Unit testing is a broad topic, there’s been an abundance of articles talking about unit testing. I’ll use this article as a chance to share my knowledge writing unit tests, and the lessons I learned from my mistakes and other articles.

Objective of Unit Testing

The most important objective to write tests is to define the behaviors of the software and make sure they are consistent when new changes are introduced. We have tests at all different levels: E2E tests, integration tests, and unit tests. For unit tests, it’s about their corresponding software units.

Unit Test as Software Behavior Contract

In Refactoring by Martin Fowler[1], one of the most important thing before refactoring is to make sure that there is a safe net of unit tests present, so that any unexpected behavior change during a refactor will be captured by failing unit tests. However, the benefits of unit tests go way beyond refactoring, for every new change we add, we have the risk of breaking existing behaviors.

In JavaScript land, the test files end with .spec.js extension [2], indicating tests are software specification. I think it’s a very good description of the role unit test should play — they are specification for the expected behavior of a software.

Automation

At the early stage of the development cycle for a software, simply manual testing will cover all the need for testing. However, as the complexity grows, you’ll notice that manual testing will be a bottleneck to cover all the cases. If you still try covering all the cases with manual testing, you’ll either waste most of your time manual testing, or a lot of test cases will fall through the crack.

Eventually, you made the right choice to start cover your manual testing test cases with unit tests! If they are good unit tests, then you save yourself countless time from repeatedly manual testing:

You need to spend minutes, even hours to cover all the cases with manual testing, and making things even worse, as a human being, you tend to forget some edge cases while performing manual testing. However, with unit tests, the time is reduced to milliseconds. It becomes way more scalable doing tests. Developers can run tests frequently to check if the new change works as expected. Test Driven Development [3] is a good example of running test frequently and updating expected behavior frequently throughout the development phase.

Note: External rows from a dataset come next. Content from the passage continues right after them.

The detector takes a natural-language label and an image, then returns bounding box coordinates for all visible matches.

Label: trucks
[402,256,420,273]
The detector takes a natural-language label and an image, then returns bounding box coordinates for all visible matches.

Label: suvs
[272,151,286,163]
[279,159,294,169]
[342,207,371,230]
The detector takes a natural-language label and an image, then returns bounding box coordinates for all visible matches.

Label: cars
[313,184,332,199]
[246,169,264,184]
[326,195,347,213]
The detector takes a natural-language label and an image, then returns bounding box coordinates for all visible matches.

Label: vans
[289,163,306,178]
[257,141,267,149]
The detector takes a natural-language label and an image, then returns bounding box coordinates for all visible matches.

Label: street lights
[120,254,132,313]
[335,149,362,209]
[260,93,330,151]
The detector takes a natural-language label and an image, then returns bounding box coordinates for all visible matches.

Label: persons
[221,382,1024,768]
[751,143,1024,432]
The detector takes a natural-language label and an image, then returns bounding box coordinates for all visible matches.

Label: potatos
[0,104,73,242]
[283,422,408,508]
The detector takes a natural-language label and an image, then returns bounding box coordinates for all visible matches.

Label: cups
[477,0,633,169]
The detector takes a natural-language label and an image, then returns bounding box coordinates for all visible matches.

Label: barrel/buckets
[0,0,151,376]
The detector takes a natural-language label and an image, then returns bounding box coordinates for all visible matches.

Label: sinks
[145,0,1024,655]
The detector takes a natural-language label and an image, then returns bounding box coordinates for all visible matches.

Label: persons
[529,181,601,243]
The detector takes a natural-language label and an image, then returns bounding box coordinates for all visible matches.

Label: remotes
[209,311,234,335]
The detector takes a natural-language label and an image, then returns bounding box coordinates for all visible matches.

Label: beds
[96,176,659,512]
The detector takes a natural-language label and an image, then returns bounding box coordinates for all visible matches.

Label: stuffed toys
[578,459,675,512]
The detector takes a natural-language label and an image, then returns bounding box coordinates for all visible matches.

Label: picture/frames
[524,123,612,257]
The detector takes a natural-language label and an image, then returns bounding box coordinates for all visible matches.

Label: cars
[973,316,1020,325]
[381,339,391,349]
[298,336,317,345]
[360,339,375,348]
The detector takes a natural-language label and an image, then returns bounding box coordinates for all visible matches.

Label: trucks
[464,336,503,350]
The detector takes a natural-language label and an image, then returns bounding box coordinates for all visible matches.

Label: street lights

That’s the power of good unit tests: they serve as automation, and liberate developers from tedious manual testings.

Principles of Good Unit Testing

Ok. The objectives mentioned above both assumed your write good unit tests, which is the hard part. I’ll list some criteria I believe could be the indication of good unit tests.

I put labels before each principle to indicate the aspect the principle is about, here are all the labels:

  • Methodology: about how to write good tests;
  • Effectiveness: the attributes that defines good tests;
  • Engineering efficiency: achieve more with less engineering efforts

1. [Methodology] Treat writing tests as proving theorems

If there’s only one advice I have to give, this will be it. This resonates with Unit Test as Software Behavior Contract mentioned above.

The general guideline is: we want to establish the causal effect among the given inputs, environments, and the expected causal outcome after certain event (e.g.: an API called).

An honorable mention about test double [4] here: if you introduce a test double, you also introduce an assumption. For example: if you mock a method call, and specify its return value(s), you are assuming that when the function is called, it will always return the value(s) as specified. Developers should really think twice whether the assumption makes sense before using test doubles.

Using too many test doubles is usually a not good sign, because it’s equivalent to making too many assumptions while proving a theorem. It’s especially so when your assumption (test double) does not make much sense. By using a mock, you lose the great chance to test how your software components interact with each others.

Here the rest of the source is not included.